--- PROBLEM STATEMENT ---
Please rewrite the part of the data that opens with the line containing "İhracatçı Skor Hesaplama" and closes with the line containing "6935 Old Church", switching "garage" to "carport" and leaving everything else as it is.
== SUPPLIED RECORDS ==
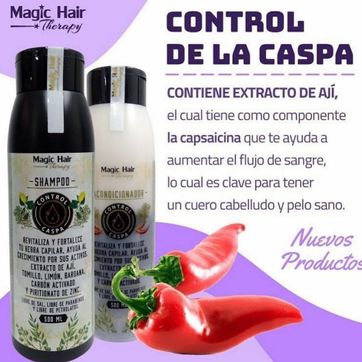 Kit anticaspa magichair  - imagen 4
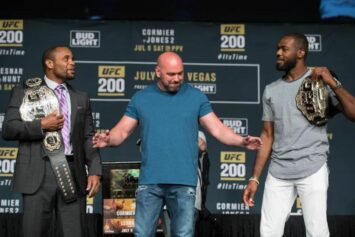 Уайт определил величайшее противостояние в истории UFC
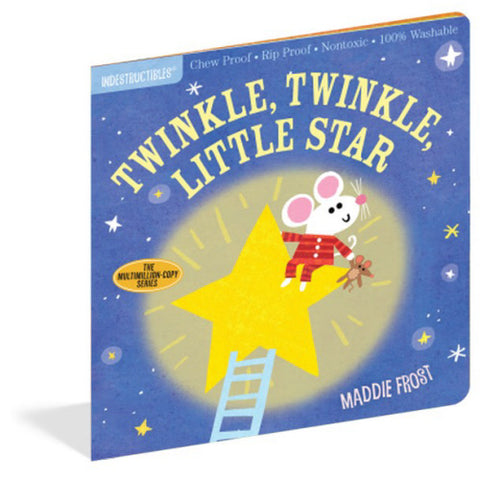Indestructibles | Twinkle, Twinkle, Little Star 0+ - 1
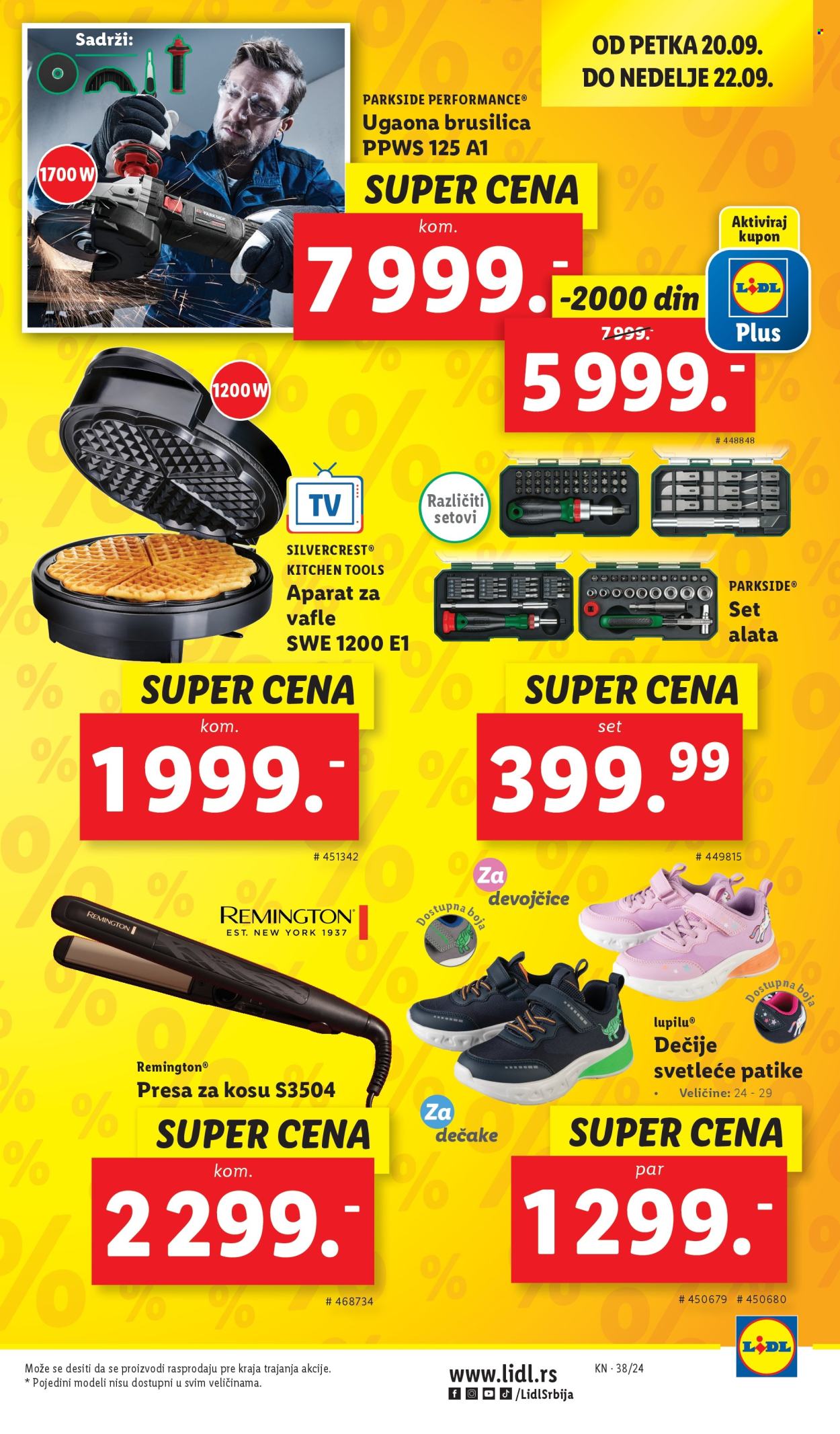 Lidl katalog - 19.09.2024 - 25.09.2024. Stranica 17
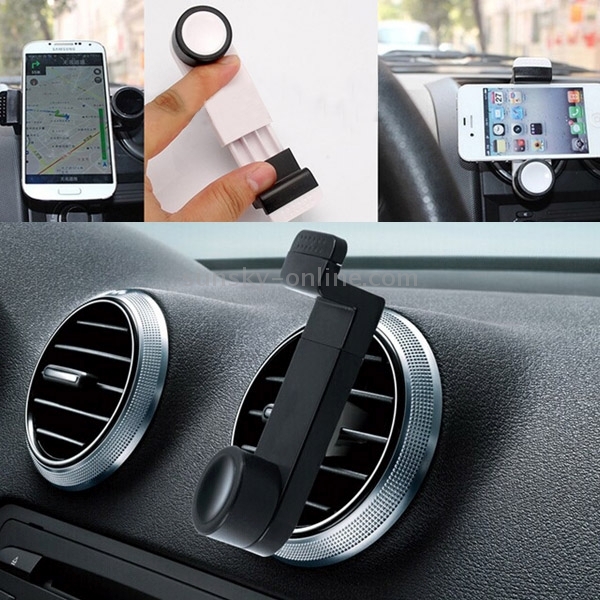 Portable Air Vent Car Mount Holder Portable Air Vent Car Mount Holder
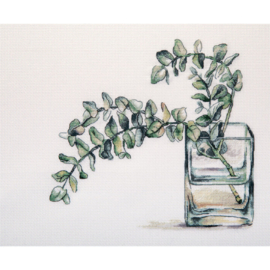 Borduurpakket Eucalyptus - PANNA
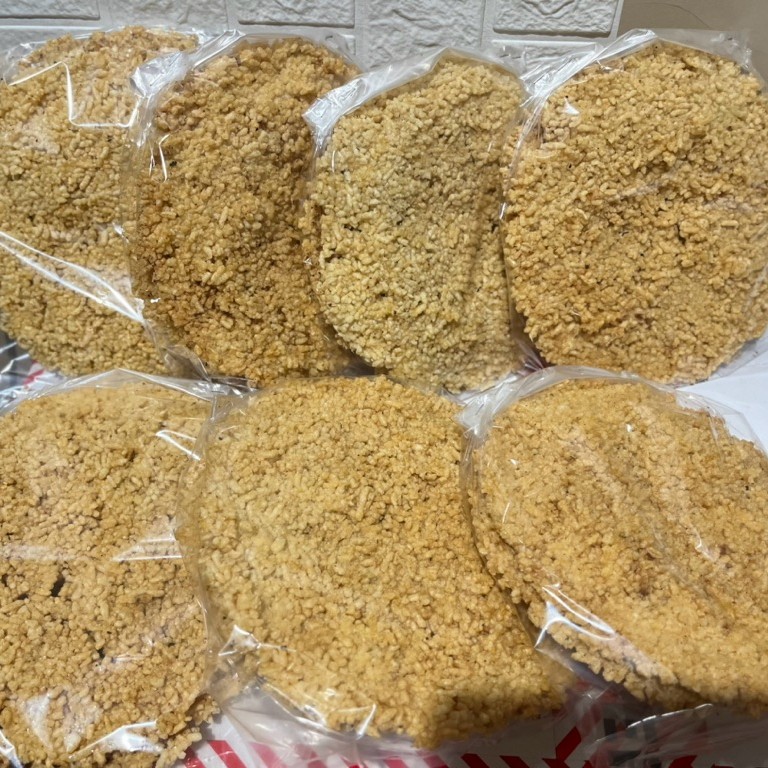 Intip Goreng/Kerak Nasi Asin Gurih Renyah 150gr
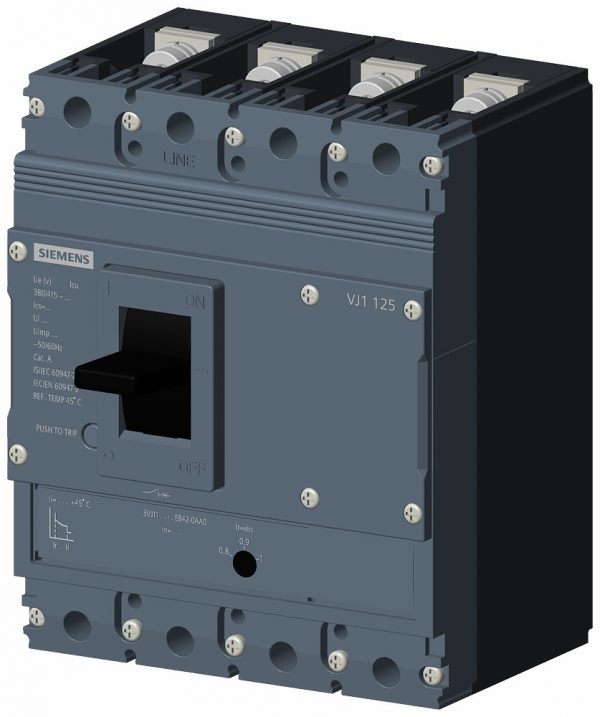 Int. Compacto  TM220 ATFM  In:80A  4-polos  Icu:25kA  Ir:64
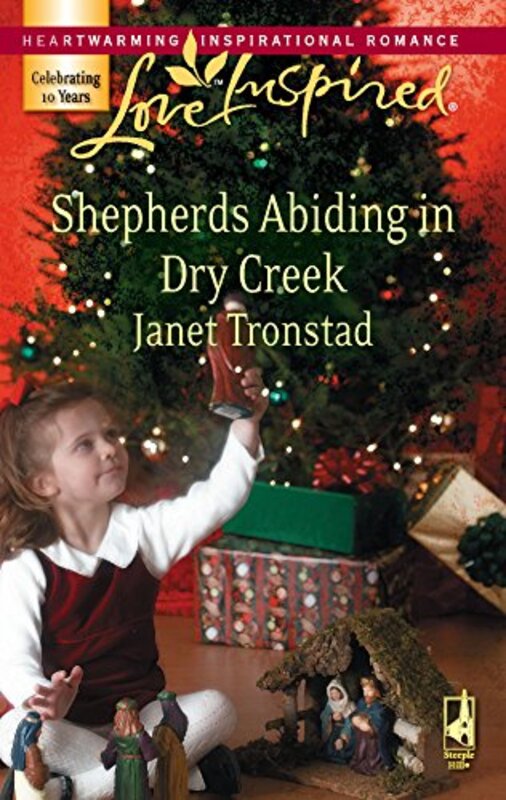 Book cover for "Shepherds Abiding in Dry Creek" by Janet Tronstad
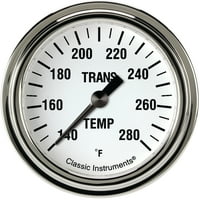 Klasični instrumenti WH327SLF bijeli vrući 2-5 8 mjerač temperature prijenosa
===
== SUPPLIED RECORDS ==
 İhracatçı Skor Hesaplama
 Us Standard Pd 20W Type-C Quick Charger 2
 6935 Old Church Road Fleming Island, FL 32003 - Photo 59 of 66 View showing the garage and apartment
===
== SUPPLIED RECORDS ==
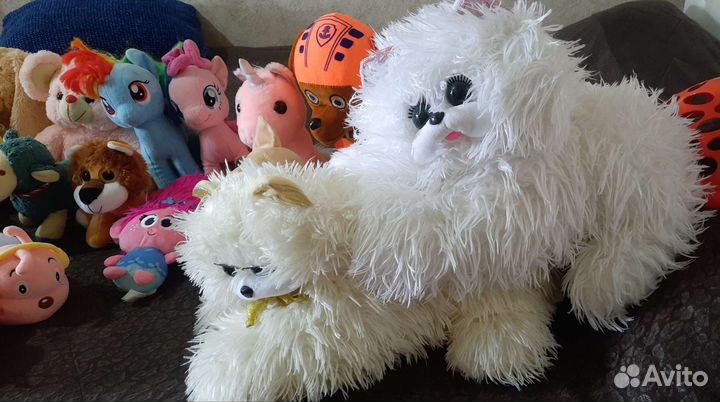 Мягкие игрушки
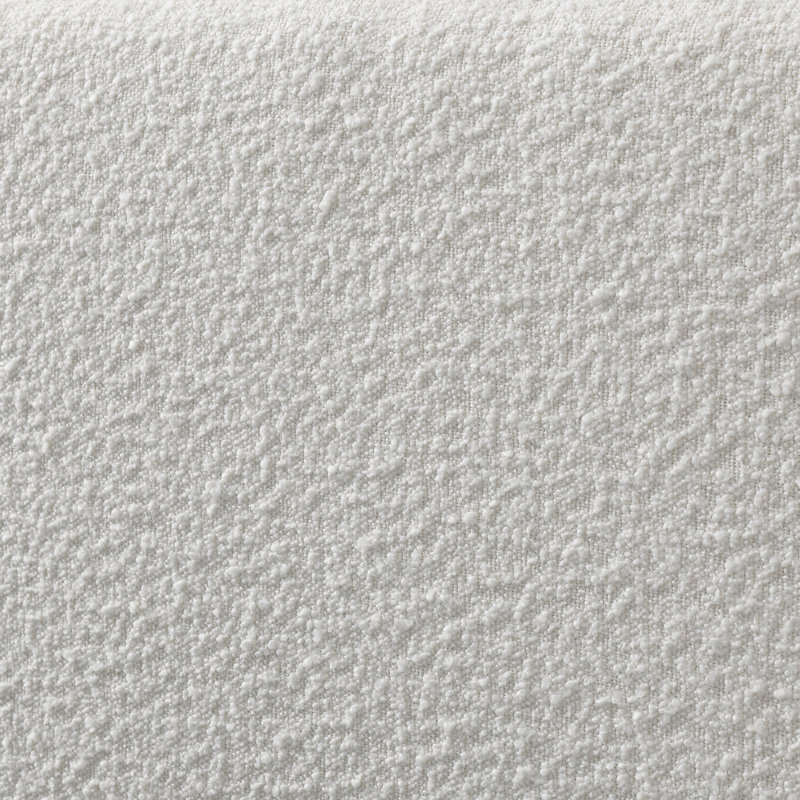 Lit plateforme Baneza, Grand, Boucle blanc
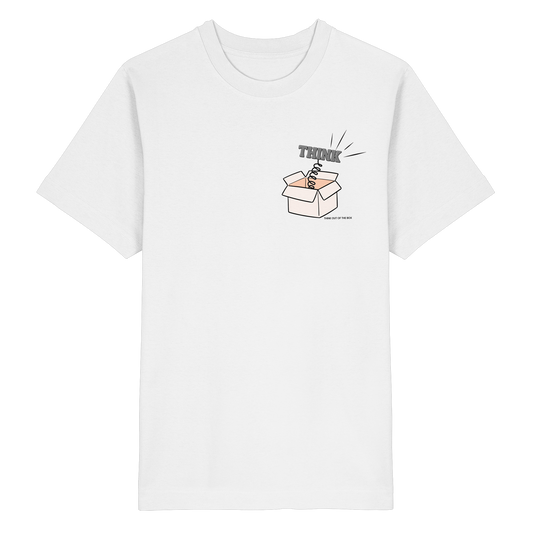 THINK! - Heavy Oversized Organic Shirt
===
--- FINAL ANSWER ---
 İhracatçı Skor Hesaplama
 Us Standard Pd 20W Type-C Quick Charger 2
 6935 Old Church Road Fleming Island, FL 32003 - Photo 59 of 66 View showing the carport and apartment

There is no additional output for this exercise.